/---
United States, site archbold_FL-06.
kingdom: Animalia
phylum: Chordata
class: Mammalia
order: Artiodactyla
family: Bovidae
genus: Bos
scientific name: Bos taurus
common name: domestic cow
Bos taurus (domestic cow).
\---
/---
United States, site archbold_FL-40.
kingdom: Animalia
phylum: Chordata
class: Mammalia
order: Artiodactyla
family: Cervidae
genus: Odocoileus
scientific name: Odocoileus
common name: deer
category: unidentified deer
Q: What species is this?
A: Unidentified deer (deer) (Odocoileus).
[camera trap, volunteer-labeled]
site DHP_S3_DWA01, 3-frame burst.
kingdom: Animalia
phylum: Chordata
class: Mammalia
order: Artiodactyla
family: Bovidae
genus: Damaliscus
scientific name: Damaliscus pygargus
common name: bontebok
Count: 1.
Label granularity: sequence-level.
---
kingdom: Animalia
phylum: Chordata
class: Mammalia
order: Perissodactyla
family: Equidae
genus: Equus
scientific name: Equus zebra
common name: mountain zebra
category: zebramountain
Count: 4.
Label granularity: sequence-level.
\---
Which lines run from the one holding "United States, site archbold_FL-40." through the one holding "A: Unidentified deer (deer) (Odocoileus)." in the records above? Repeat them exactly, both included, and nothing more.

■ **Exercise result**:
United States, site archbold_FL-40.
kingdom: Animalia
phylum: Chordata
class: Mammalia
order: Artiodactyla
family: Cervidae
genus: Odocoileus
scientific name: Odocoileus
common name: deer
category: unidentified deer
Q: What species is this?
A: Unidentified deer (deer) (Odocoileus).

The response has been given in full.